When managing the process lifecylce, we need to deal with effects of concept drift (https://en.wikipedia.org/wiki/Concept_drift), i.e. the variability in importance of certain variables over time and the variability of values which may lead to a model built in the past not performing as well in the future. This may be helped by retraining the algorithm or by finding a different one that performs better with the data as it has evolved.
To achieve the above, we can use the "Compare Models" operator to build models by different algortithms, compare their performance and keep a record of the performance and parameters
The best way to learn about this capability is to open the tutorial process which is bundled with the operator. Just drop the Compare Models operator onto the canvas, switch to the Help panel and navigate to the tutorial process. You should see the same process as above.

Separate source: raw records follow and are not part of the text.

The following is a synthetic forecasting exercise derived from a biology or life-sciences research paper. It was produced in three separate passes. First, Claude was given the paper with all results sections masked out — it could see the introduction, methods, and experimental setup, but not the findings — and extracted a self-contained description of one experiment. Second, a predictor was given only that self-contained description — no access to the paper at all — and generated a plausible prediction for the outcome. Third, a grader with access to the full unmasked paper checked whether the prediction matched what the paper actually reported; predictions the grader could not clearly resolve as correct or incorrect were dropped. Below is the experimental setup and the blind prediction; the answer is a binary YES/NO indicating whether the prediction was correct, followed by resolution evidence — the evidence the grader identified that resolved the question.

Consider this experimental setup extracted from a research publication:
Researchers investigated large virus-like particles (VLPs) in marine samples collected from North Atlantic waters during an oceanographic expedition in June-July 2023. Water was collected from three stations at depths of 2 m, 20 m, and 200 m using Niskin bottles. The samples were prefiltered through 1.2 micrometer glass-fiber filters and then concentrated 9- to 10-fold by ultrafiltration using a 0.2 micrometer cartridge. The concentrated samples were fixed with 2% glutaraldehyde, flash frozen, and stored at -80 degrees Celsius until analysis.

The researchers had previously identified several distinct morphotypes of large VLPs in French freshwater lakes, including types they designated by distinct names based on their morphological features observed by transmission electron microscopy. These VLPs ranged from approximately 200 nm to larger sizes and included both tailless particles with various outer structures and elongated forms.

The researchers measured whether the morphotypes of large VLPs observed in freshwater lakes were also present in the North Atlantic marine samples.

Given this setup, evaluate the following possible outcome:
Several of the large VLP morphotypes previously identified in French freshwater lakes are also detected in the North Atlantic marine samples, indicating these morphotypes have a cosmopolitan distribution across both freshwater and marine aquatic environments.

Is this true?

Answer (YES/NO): NO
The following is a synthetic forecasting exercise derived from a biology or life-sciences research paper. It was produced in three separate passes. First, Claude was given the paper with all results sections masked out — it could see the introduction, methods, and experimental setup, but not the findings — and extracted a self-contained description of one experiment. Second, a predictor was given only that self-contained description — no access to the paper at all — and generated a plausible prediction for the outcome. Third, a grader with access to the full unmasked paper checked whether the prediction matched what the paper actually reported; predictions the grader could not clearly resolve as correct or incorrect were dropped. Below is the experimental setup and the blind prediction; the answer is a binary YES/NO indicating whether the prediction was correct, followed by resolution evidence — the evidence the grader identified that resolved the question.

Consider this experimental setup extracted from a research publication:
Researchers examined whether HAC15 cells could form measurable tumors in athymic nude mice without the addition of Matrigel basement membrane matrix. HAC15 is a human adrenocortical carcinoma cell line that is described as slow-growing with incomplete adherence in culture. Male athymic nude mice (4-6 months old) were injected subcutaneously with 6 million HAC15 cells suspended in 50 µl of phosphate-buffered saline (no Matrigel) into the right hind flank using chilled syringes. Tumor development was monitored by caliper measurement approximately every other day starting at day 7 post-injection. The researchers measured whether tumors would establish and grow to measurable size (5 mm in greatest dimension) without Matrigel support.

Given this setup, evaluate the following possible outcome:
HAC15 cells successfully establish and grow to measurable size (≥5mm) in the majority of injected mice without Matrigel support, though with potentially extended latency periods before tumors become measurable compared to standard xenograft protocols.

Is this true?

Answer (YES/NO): YES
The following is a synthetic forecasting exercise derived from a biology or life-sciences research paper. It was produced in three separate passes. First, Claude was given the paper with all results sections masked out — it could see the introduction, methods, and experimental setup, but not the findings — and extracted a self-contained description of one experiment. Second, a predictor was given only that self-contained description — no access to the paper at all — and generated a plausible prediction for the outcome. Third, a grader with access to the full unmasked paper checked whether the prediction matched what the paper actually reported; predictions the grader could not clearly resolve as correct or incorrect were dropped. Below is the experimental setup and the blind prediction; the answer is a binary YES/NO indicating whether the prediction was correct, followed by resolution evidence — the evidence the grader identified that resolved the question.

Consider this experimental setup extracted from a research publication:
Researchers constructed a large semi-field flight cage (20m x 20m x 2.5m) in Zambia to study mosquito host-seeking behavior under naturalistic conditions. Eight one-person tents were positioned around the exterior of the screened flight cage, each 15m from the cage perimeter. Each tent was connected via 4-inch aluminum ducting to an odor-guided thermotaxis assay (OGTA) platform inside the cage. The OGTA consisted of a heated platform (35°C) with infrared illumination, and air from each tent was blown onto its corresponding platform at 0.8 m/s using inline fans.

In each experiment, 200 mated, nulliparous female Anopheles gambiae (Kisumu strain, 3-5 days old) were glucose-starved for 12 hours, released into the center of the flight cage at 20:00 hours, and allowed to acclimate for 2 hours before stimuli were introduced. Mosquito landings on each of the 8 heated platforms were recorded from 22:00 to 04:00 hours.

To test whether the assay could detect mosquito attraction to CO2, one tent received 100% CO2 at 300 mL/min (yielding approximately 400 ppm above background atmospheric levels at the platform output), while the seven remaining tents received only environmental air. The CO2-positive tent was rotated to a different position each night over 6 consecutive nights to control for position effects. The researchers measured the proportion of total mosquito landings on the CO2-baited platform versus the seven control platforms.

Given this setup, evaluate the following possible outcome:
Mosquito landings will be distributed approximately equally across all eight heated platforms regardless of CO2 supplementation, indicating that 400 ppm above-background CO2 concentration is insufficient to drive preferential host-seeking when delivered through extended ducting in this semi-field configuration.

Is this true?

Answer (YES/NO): NO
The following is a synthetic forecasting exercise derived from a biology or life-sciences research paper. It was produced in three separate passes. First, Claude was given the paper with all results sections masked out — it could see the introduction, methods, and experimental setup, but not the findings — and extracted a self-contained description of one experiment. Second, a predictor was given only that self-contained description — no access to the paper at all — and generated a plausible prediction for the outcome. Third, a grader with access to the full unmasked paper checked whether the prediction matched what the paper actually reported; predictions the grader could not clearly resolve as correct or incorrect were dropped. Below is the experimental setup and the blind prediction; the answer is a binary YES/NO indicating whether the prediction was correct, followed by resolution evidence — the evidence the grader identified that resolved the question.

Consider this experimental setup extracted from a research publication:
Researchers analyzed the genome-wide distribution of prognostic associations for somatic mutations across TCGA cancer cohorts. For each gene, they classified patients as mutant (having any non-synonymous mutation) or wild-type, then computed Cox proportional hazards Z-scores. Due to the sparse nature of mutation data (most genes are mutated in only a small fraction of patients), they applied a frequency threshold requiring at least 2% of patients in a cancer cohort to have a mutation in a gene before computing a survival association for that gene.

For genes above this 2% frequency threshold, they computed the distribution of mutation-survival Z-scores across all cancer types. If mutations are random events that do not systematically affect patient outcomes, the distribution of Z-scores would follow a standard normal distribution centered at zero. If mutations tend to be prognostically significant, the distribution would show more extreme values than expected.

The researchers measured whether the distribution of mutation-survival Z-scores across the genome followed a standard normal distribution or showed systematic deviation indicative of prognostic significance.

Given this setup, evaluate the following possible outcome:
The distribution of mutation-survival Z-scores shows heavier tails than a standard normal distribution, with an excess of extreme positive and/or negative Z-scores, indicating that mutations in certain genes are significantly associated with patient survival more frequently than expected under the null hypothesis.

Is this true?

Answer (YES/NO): NO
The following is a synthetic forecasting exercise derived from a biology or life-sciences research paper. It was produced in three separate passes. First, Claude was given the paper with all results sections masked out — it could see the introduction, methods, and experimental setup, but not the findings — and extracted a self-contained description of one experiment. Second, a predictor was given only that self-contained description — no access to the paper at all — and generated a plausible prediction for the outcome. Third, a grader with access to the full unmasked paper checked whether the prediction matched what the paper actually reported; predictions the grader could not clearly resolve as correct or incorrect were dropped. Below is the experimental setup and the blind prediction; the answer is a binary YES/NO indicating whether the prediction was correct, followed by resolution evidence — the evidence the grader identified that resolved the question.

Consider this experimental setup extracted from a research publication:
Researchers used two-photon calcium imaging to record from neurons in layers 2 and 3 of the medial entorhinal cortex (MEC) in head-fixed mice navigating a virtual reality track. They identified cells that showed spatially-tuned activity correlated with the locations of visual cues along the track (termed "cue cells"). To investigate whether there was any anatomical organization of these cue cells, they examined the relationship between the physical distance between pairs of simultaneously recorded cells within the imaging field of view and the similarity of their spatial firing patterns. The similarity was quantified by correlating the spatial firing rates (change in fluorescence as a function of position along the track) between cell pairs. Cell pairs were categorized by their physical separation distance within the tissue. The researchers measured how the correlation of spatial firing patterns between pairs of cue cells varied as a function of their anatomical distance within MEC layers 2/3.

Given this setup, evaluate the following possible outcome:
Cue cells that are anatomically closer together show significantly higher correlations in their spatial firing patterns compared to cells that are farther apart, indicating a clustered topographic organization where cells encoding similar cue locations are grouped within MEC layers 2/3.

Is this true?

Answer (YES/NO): YES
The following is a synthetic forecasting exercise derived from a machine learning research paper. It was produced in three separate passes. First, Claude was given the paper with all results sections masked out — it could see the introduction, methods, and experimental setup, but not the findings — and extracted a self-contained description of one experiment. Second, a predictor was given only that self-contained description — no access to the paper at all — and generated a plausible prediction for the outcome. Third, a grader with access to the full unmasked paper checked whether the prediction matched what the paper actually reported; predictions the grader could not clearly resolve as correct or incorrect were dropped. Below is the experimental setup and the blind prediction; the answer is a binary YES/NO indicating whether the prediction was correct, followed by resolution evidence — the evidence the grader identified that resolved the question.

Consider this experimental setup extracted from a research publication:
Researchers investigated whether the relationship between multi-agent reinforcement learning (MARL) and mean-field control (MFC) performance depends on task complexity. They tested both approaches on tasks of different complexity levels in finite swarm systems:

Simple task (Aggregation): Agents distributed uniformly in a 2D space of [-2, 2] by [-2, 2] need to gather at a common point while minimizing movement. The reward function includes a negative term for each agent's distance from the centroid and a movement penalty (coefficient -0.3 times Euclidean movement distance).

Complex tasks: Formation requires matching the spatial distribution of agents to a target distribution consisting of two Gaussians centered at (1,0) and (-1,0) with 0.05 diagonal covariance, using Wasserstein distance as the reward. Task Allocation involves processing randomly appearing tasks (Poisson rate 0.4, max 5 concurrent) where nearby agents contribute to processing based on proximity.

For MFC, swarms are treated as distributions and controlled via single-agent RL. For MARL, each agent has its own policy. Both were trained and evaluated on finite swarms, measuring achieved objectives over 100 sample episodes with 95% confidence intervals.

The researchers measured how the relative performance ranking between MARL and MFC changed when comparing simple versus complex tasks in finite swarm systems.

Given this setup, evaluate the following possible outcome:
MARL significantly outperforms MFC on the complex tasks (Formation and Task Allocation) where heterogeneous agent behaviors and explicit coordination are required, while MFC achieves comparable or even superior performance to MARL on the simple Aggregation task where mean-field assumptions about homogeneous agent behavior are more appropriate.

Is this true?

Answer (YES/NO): NO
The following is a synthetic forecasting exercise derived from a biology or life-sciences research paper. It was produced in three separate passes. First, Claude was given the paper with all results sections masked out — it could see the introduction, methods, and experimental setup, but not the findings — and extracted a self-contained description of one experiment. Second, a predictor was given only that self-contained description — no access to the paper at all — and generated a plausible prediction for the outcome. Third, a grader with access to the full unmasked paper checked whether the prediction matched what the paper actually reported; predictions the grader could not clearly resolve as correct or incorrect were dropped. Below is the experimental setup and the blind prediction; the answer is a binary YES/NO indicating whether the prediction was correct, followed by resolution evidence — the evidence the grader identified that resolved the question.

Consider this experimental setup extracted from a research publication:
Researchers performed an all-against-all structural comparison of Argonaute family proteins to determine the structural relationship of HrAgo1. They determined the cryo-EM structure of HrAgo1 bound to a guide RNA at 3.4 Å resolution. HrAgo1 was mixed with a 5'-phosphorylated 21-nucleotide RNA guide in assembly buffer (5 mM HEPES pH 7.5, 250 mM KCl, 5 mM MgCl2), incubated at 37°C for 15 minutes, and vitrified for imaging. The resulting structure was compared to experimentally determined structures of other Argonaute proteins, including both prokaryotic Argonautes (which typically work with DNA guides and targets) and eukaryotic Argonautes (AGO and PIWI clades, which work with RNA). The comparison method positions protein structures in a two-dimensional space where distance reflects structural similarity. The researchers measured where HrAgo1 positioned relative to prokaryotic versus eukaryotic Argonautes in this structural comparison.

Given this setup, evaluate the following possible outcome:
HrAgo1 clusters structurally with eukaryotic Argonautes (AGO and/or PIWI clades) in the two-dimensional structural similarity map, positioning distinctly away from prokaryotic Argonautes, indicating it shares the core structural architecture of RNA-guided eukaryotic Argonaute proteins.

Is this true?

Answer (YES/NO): NO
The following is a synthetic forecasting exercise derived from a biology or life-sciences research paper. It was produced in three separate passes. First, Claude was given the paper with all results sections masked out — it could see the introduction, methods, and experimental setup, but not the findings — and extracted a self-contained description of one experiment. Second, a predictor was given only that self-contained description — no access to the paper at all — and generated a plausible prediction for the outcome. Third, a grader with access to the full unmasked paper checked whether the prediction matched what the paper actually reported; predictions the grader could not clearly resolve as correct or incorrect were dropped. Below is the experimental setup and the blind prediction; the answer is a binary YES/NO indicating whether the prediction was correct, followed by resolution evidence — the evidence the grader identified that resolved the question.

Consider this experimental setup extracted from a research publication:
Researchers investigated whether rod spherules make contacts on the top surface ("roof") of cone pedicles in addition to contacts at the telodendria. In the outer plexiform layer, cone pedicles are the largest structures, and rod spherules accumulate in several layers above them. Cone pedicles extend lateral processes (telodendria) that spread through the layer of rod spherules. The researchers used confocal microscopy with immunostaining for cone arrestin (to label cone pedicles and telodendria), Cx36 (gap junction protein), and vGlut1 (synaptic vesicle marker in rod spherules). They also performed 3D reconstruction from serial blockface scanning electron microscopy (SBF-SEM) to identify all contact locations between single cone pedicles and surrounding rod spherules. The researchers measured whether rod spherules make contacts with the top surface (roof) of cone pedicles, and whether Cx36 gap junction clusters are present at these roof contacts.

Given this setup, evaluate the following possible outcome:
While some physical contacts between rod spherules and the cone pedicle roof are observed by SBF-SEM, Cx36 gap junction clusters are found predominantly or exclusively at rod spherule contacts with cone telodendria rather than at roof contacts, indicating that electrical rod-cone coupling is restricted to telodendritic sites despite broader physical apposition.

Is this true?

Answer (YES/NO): NO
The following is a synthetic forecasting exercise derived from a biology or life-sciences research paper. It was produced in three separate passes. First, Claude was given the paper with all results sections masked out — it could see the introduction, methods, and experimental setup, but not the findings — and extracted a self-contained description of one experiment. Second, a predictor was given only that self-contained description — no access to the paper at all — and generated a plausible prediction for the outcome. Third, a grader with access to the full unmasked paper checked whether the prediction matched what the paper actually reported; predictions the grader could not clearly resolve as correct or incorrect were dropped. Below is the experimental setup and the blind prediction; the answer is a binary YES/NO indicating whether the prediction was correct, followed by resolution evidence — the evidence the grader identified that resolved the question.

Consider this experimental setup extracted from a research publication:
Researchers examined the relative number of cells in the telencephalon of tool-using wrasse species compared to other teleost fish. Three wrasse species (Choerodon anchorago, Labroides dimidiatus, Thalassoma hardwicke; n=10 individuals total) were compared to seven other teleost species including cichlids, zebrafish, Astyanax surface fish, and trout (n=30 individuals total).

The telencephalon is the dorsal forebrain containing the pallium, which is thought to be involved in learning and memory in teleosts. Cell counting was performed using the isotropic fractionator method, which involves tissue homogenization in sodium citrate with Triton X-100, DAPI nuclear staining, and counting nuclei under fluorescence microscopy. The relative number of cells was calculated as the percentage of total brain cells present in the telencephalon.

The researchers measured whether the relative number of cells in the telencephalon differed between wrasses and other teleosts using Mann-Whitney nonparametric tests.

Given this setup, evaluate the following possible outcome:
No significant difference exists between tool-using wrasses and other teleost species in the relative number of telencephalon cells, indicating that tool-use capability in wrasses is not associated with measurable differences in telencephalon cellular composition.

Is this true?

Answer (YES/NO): YES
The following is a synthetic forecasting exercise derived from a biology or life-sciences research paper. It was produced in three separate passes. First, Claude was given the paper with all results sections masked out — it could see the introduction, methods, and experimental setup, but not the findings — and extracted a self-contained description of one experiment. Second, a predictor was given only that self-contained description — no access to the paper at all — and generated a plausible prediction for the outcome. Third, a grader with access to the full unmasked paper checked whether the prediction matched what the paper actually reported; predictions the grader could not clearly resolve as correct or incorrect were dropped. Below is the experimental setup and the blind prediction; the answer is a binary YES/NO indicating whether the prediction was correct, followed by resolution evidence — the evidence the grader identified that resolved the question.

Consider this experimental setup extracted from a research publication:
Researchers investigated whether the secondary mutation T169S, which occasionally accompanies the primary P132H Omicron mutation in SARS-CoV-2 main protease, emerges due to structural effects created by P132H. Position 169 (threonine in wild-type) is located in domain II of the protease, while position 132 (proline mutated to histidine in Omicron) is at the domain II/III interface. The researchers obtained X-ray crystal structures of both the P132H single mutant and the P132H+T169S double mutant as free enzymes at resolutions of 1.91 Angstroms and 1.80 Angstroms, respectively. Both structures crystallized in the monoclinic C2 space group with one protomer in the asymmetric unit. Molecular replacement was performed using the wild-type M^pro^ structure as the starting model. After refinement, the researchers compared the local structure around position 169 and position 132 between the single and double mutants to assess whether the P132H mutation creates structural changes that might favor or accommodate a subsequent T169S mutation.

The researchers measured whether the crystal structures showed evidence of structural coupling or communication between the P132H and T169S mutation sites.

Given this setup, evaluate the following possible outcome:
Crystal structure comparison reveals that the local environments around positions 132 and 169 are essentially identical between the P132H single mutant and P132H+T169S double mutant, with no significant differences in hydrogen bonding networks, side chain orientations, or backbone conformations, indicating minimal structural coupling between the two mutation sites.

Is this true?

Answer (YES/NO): YES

The data used comes from one of the bundled data sets and has "Play" set as the target variable:
Then a Multiply operator is used and three different predictive models are built, in this case, using default parameters but those can be optimised if necessary.
The models produced are collected by the Collection operator which passes them to the "Compare Models" operation for Comparison.
The "Compare Models" operator requires two parameters, a location to save the results and a date format and now we can get to the most interesting part, the output:
We can obtain models and their performances, neatly arranged under folders that bear the date and time in the format we specified.
There is also a performance record as a data source which can then be imported into a process to be used as input for further actions such as those from Process Control operators undel Utilities.